За время отсутствия от Удаяна не приходило никаких вестей — ни письма, ни звонка, никакой другой возможности узнать, жив он или нет. Субхаш и родители не затрагивали эту тему, но никто из них не верил, что Удаян где-то разглядывает достопримечательности. Они не поверили с самого начала, но и никто из них не попытался остановить его.
Он вернулся только через месяц, сильно похудевший, с бородой и усами. Пальцы у него дрожали теперь еще сильнее — чашка иной раз стучала о блюдце у него в руках. Эта дрожь была заметна, когда он застегивал пуговицы на рубашке или держал шариковую ручку. По утрам на его постели виднелись вмятины от тела, а простыни были мокры от пота. Однажды утром он проснулся с бешеным сердцебиением и испариной на лбу, ему позвали врача и сделали анализ крови.
Родные думали, что он подцепил за городом какую-то болезнь — малярию или менингит, но врач обнаружил у него просто увеличение щитовидной железы — недуг, вполне поддающийся медикаментозному лечению. Врач объяснил: лекарство может подействовать не сразу и принимать его нужно постоянно. И еще он сказал, что это заболевание может сопровождаться у больного повышенной раздражительностью и резкими переменами в настроении.

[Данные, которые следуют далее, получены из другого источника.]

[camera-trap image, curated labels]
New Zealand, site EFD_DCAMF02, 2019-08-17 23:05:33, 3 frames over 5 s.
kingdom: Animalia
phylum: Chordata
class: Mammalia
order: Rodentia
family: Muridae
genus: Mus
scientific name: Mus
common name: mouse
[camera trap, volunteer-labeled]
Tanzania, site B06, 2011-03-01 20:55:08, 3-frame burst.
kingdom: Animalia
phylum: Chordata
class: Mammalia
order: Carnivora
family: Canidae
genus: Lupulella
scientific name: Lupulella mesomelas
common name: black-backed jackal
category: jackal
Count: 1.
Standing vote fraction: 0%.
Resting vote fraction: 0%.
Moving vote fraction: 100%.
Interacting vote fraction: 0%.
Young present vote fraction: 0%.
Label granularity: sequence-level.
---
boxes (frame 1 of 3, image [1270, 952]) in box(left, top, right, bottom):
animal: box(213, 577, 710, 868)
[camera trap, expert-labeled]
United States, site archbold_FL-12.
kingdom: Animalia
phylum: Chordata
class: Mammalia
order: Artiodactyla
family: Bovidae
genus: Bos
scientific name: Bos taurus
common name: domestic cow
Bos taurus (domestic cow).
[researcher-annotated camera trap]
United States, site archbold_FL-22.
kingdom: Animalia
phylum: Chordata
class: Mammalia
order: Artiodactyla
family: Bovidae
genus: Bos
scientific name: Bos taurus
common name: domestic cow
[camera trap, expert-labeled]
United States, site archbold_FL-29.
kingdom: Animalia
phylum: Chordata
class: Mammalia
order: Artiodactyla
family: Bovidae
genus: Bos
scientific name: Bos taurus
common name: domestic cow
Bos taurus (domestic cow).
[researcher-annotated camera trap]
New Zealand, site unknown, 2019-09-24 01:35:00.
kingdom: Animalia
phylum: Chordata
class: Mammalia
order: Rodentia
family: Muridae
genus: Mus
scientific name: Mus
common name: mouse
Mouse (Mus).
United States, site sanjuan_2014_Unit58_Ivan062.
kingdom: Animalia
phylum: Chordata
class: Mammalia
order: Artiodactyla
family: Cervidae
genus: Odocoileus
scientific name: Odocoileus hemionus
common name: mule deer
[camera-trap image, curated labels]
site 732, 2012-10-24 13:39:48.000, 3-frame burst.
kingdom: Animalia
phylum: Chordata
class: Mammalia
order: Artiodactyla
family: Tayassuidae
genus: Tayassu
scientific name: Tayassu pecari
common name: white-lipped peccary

Удаян поправился и жил теперь все время дома, никуда не отлучался, но душа его словно осталась где-то там. То, что он узнал, или увидел, или сделал во время той поездки, он хранил про себя и не рассказывал об этом никому.
Он больше не отговаривал Субхаша от поездки в Америку. Слушая по вечерам радио или листая газеты, он не выказывал никаких эмоций. Что-то завладело его мыслями и душой — это уже не имело отношения к Субхашу, к родителям и к их дому.
В 1969 году в день рождения Ленина, 22 апреля, в Калькутте была образована третья коммунистическая партия. Ее члены называли себя «наксалитами» в честь событий в Наксалбари. Чару Маджумдар был провозглашен ее генеральным секретарем, Кану Санъял выбран председателем.
В день Первого мая массовая процессия заполонила улицы. Десять тысяч человек двигались к центру города. Они собрались на площади, возле увенчанной куполом белой колонны Шахида Минара.
Ознакомительная версия.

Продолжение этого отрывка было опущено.